PROBLEM:
Copy every line of the following data that includes the string "want".

== DATA RECORDS ==

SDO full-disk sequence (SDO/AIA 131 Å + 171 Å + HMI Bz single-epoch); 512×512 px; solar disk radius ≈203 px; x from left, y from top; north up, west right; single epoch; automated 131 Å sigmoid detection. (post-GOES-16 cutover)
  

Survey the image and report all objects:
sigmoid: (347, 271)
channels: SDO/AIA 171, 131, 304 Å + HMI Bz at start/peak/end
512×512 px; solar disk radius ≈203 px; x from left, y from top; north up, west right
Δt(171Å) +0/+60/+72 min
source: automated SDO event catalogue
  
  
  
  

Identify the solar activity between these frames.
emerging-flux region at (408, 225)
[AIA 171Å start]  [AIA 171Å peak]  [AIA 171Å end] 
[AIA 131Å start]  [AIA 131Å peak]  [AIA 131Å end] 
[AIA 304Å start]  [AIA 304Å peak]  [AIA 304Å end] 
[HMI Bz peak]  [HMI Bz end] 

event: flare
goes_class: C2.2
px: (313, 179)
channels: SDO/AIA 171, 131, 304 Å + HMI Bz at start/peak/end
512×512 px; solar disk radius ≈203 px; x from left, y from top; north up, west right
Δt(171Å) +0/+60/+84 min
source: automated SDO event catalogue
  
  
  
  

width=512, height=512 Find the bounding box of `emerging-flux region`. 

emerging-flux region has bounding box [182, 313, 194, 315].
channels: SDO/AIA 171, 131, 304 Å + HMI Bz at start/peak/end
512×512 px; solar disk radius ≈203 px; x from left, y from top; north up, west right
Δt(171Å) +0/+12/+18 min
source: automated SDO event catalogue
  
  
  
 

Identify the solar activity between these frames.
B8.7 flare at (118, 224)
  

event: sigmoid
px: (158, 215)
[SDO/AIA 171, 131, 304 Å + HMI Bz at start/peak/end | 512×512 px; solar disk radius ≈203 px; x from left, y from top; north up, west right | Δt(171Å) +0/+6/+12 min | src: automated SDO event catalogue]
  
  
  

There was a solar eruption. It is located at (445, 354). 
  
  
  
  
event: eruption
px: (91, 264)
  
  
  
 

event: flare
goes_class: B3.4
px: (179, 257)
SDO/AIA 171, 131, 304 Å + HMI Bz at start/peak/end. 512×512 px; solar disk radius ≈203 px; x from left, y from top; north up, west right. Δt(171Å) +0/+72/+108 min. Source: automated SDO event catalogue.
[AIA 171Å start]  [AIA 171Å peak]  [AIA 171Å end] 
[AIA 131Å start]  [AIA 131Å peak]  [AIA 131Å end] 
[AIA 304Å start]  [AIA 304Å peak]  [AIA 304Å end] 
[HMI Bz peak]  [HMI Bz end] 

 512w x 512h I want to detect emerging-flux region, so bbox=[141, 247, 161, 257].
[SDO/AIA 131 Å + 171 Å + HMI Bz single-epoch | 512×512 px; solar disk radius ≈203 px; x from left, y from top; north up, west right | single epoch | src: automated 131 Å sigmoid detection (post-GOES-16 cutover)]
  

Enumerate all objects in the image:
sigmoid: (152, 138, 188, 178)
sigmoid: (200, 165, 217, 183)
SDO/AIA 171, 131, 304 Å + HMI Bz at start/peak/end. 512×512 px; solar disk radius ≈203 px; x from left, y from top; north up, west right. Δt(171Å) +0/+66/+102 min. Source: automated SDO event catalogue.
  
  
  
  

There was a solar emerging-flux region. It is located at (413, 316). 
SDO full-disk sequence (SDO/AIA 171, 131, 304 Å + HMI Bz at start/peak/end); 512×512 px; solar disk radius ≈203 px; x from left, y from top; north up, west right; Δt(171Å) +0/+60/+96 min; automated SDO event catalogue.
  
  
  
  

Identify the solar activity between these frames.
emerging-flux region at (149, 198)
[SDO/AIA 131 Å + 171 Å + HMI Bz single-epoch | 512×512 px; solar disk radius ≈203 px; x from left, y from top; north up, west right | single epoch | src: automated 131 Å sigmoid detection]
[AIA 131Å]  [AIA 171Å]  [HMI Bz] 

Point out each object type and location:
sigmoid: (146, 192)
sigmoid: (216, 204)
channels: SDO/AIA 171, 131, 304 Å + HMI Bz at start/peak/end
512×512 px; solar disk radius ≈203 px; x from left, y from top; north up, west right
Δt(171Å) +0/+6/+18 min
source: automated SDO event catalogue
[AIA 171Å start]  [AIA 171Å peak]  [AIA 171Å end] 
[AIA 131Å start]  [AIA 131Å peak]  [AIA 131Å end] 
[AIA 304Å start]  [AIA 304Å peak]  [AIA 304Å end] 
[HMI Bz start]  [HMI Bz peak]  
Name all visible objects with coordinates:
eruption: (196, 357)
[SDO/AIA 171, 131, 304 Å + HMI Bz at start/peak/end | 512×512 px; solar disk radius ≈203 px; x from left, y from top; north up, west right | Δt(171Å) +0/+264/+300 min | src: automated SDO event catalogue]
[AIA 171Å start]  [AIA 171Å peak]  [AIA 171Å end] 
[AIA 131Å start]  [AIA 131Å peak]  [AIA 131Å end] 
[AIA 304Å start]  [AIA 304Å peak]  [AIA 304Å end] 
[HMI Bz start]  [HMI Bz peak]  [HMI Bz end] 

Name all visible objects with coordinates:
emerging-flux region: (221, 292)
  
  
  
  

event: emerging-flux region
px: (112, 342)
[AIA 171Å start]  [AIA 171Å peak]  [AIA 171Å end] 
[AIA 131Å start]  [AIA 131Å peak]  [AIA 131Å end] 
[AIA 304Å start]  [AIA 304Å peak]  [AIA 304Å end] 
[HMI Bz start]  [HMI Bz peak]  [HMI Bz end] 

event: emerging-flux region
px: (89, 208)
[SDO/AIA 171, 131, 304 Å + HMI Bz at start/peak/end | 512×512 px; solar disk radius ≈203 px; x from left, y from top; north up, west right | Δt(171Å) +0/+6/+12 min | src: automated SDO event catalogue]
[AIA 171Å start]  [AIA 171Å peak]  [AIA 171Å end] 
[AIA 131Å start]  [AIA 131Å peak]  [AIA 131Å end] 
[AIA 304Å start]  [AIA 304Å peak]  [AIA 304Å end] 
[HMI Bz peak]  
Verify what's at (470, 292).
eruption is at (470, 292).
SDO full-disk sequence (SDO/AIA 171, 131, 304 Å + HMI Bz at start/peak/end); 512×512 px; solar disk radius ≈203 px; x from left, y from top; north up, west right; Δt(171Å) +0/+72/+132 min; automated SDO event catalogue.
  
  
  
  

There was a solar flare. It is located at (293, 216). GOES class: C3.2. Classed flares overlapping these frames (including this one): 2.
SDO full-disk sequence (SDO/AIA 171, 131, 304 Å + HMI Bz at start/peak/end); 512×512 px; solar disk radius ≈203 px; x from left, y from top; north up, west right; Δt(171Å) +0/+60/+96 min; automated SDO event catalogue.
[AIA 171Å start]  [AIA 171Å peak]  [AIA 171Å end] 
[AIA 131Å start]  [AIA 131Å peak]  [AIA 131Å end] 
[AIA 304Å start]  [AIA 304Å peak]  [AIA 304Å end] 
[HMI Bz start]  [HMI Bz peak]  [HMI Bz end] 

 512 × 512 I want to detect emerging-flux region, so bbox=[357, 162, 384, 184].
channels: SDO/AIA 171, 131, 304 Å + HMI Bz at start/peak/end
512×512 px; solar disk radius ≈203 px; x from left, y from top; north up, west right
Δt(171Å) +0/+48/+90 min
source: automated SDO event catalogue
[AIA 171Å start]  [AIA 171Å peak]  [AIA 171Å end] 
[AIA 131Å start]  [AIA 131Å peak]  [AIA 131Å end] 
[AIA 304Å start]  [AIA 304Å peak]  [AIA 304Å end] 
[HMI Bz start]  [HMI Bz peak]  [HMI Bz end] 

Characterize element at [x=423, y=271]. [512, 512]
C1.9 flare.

===

RESPONSE BELOW:
 512w x 512h I want to detect emerging-flux region, so bbox=[141, 247, 161, 257].
 512 × 512 I want to detect emerging-flux region, so bbox=[357, 162, 384, 184].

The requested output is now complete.